> Given records
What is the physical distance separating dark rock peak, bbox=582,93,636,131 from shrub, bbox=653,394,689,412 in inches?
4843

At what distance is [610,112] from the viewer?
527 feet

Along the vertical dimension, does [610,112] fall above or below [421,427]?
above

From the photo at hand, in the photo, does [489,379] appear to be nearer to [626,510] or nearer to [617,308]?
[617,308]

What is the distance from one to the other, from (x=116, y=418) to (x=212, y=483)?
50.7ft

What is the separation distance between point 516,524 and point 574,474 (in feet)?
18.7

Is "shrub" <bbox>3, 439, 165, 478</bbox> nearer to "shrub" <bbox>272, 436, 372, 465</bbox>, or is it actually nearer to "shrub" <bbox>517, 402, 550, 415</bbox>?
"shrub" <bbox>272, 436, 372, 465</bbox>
...
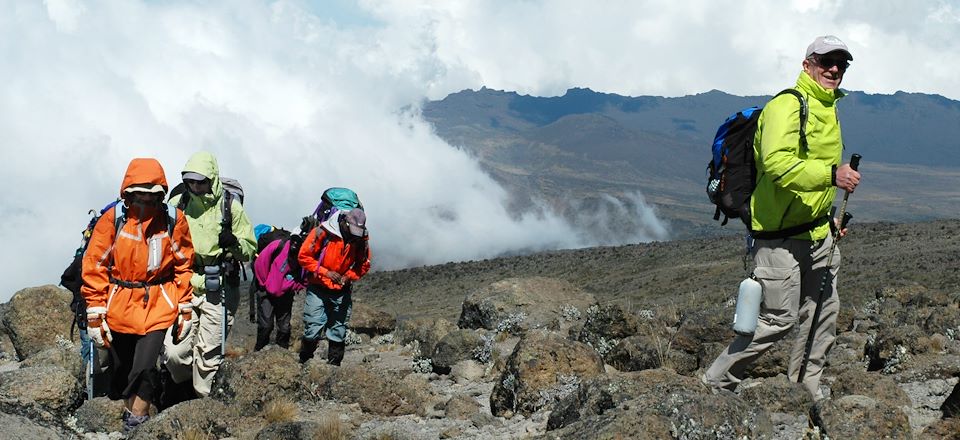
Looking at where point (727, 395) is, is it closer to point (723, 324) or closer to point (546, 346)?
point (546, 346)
---
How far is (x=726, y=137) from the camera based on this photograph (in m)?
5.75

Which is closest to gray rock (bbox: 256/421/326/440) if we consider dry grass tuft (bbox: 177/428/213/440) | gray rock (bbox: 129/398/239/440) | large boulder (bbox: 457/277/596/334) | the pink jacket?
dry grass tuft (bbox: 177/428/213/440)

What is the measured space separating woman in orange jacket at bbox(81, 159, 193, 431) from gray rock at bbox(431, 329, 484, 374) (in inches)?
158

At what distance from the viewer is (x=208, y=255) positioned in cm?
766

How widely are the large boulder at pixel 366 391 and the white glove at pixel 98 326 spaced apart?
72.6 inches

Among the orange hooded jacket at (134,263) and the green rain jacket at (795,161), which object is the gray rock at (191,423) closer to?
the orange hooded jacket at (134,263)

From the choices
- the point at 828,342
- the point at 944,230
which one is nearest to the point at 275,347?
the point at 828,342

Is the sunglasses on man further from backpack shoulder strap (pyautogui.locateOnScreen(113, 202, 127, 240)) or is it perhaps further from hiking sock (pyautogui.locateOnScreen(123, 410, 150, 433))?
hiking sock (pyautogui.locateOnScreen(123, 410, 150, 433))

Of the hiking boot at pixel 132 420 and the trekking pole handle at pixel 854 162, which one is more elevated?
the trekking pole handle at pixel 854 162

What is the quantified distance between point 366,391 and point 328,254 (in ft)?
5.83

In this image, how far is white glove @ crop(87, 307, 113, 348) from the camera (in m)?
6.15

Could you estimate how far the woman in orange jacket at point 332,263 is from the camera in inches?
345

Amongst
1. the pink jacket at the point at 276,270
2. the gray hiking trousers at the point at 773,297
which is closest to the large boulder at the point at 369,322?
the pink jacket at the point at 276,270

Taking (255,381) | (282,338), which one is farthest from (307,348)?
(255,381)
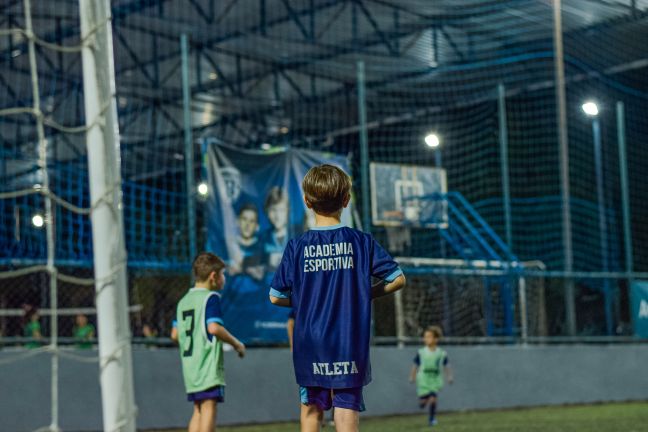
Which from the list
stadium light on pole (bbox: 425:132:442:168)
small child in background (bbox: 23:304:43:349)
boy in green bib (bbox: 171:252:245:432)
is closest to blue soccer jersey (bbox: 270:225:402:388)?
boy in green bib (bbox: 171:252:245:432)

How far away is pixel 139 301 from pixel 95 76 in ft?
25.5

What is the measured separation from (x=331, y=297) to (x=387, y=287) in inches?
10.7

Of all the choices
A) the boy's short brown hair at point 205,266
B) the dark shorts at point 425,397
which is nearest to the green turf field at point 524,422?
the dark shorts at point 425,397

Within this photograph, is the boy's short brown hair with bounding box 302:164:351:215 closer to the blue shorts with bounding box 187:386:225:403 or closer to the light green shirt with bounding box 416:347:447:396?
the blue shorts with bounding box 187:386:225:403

> What you have to do
List every line in the material above that contains the string "locateOnScreen", matching case exactly.

> Result for this exercise
Is the sunglasses on man further from backpack shoulder strap (pyautogui.locateOnScreen(113, 202, 127, 240)) or is it perhaps further from hiking sock (pyautogui.locateOnScreen(123, 410, 150, 433))?
hiking sock (pyautogui.locateOnScreen(123, 410, 150, 433))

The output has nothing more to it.